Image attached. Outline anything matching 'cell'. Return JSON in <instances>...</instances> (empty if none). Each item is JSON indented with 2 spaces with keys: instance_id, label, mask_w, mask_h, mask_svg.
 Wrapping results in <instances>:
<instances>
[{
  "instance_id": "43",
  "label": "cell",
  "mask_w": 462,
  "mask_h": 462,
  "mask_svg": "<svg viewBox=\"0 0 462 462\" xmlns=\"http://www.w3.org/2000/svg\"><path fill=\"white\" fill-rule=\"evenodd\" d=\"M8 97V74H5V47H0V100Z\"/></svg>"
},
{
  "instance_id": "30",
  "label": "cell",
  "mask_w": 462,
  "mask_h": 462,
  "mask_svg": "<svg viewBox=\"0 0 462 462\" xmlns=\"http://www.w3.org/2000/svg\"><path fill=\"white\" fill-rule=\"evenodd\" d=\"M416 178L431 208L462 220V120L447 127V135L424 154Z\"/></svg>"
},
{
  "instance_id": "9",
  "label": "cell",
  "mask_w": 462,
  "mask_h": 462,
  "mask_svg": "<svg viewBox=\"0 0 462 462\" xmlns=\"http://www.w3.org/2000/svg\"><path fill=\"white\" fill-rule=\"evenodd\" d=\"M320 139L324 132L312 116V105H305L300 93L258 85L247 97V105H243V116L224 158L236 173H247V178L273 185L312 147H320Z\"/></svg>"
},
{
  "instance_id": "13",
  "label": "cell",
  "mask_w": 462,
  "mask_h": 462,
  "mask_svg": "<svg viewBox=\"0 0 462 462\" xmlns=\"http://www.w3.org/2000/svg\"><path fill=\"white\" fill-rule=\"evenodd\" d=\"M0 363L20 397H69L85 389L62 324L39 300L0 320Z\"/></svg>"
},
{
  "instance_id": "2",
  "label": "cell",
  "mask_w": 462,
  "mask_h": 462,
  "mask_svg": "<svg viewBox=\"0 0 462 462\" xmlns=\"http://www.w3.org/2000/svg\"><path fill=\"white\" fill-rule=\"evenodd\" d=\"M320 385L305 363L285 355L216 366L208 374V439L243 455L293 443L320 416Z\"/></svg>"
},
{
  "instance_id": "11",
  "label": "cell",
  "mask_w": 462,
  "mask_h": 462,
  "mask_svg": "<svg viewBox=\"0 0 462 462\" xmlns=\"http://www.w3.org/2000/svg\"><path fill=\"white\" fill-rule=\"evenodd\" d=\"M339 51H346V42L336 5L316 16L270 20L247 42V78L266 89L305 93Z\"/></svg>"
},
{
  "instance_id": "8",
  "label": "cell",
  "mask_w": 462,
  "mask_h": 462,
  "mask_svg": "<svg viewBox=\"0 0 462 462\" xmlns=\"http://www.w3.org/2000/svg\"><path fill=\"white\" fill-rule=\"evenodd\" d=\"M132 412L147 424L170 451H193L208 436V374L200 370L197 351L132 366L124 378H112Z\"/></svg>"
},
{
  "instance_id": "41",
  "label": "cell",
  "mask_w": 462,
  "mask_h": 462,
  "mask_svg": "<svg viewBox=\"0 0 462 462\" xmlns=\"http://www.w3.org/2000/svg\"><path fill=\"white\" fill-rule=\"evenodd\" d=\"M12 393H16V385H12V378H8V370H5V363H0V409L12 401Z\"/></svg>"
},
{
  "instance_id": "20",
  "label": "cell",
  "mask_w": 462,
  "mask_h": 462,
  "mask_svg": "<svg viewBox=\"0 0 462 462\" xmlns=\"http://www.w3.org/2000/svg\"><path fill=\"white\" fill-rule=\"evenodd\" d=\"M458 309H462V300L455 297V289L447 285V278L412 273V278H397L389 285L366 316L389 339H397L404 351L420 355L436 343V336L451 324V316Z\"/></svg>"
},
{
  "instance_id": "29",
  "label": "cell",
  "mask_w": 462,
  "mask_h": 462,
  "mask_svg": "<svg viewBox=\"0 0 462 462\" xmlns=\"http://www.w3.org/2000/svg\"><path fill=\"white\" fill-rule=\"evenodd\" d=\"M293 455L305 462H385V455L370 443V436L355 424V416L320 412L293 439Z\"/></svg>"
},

========================================

** TASK OBJECTIVE **
Please extract every line from the items above that contains the string "instances". Case counts, so match uppercase and lowercase letters precisely.

** SOLUTION TO THIS EXERCISE **
Image attached. Outline anything matching 'cell'. Return JSON in <instances>...</instances> (empty if none). Each item is JSON indented with 2 spaces with keys: instance_id, label, mask_w, mask_h, mask_svg.
 Wrapping results in <instances>:
<instances>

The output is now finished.